2. Chi ha i soldi conta, ma non sempre vince. È nota l’esorbitante massa di denaro che gli sceicchi hanno riversato nel calcio europeo: un solo esempio, il Qatar Investment Authority ha investito 1 miliardo e mezzo di euro, dal 2011 a oggi (fonte: Transfermarkt) nel club francese Paris Saint-Germain: che ha dominato 9 campionati nazionali, su 12, ma non ha mai vinto la Coppa dei Campioni. Ora qatarini e sauditi stanno facendo incetta di giocatori e allenatori europei (ultimo, l’ex Ct italiano Roberto Mancini, attratto da 90 milioni di euro per quattro anni) allo scopo di diventare il nuovo polo mondiale del calcio (che è un formidabile strumento di soft power, non dimentichiamolo). Gli stessi sauditi che - come riferisce Federico Rampini sul Corriere della Sera - hanno recentemente previsto, per bocca del ministro degli investimenti Khalid Al-Falih, 100 milioni di visitatori stranieri entro il 2030 (ne hanno ricevuti 8 milioni nel primo trimestre 2023). Il turismo è uno dei business su cui punta la nuova Arabia, ma destinazioni e siti Unesco non si possono comprare, al contrario di calciatori e allenatori. Però il vicino esempio di Dubai dimostra che - se si hanno delle idee, oltre ai capitali - qualcosa si può fare.

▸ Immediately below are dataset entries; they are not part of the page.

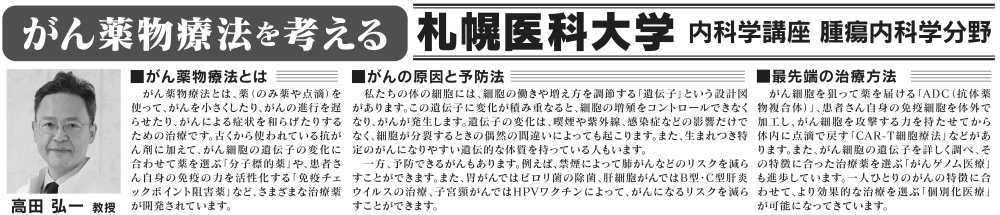 紙面画像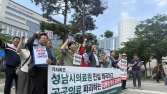 ‘뜨거운 감자’ 공공의료…이재명 “강화” 이준석 “개선” [21대 대선]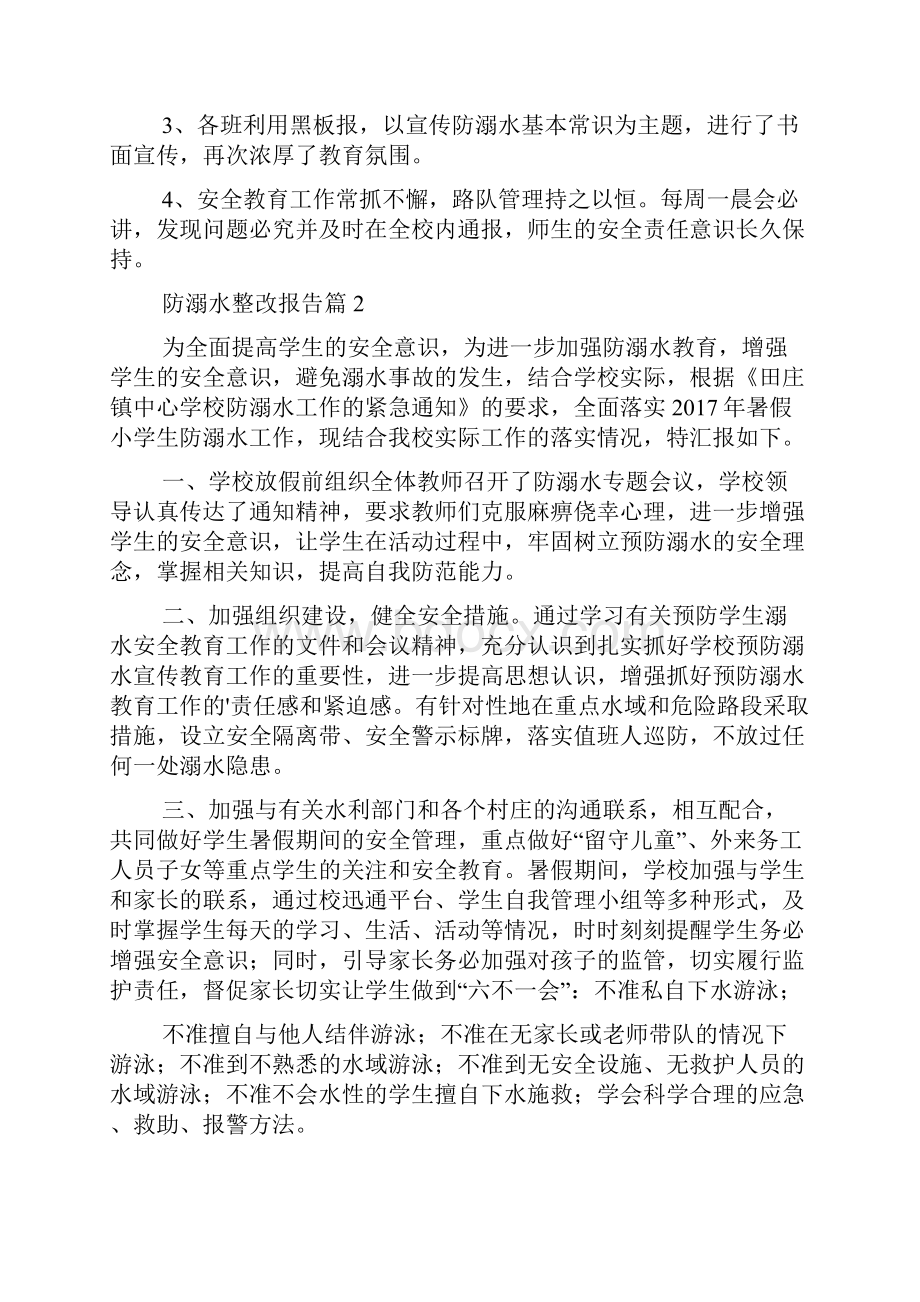 防溺水整改报告.docx_第2页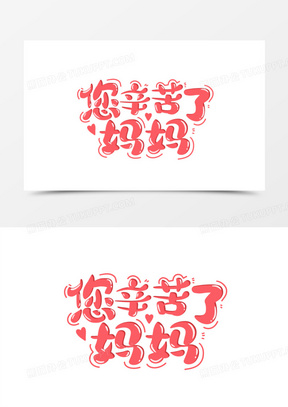 手绘卡通母亲节妈妈您辛苦了艺术字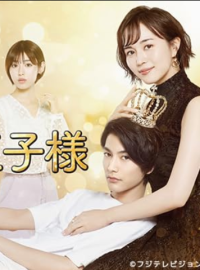 ����� �� ����� (2021)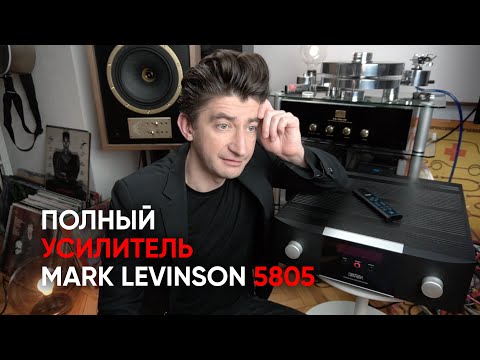 Видео: Как я перестал бояться и полюбил Mark Levinson: полный усилитель 5805 в моей системе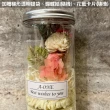 【A-ONE 匯旺】迷你花罐 通心草索拉花 永生花 粉橘玫瑰 繡球花 乾燥花 教師節花瓶禮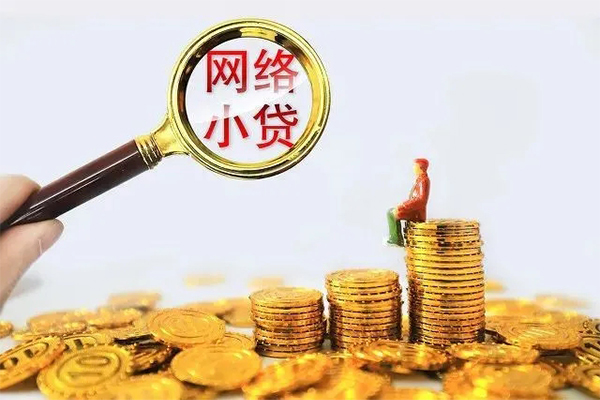 深圳周转民间借贷网-深圳周转民间借贷网-深圳周转个人贷款小额贷款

3. Tifare contro, anzi, gufare: costa nulla ma serve a poco. “Gufare, nel linguaggio giovanile” significa, secondo la Treccani “essere causa di sfortuna, fare l'uccello di malaugurio, portare iella”. La pratica è talmente diffusa, nel calcio, da non meritare approfondimenti: i tifosi di Inter o Milan, Roma o Lazio, ne sono esperti, e poi tutti contro la Juventus. Un gufo turistico l’abbiamo avuto anche noi, questa estate: il ministro della sanità tedesco Karl Lauterbach, in visita nella bollente Italia di luglio, si è guadagnato il titolo di Repubblica: “Qui il turismo non ha futuro. Usare le chiese come celle frigorifere”. I gufi interisti hanno contribuito a non fare vincere la Coppa dei Campioni alla Juventus?! Il gufo tedesco ha convinto i suoi connazionali a disertare le spiagge romagnole e a trasferirsi su quelle (ventose, anzichenò) del Mare del Nord?! Né l’uno né l’altro.

4. Lo sfavorito (anzi, l’underdog) è simpatico e piace a tutti. I boomer se li ricordano ancora: gli scudetti vinti dal Cagliari di Giggirriva e Manlio Scopigno, nel 1970, e dal Verona Hellas di “nanu” Galderisi e Osvaldo Bagnoli, nel 1985. Primo e unico campionato italiano vinto, per entrambe le squadre: tuttora - dopo quarant’anni e più - nell’immaginario collettivo dei calciofili, non solo cagliaritani o veronesi. Perché lo sfavorito (oggi si chiama “underdog”, ma sempre quello rimane) è simpatico a tutti e non dà fastidio. Un po’ quello che è successo all’Albania in questa pazza estate 2023: 10 milioni di arrivi internazionali (l’Emilia Romagna da sola ne fa di più), più 25% nel 2023 sul 2022, titoli sui giornali e servizi sui tiggi, a documentare quanti italiani ci siano andati e come si siano trovati bene (meglio che da noi, a detta loro). L’Albania non può non stare simpatica, con quello che ha vissuto negli ultimi ottanta anni, quindi va bene così. L’anno prossimo tiferemo anche per Montenegro e Macedonia del Nord.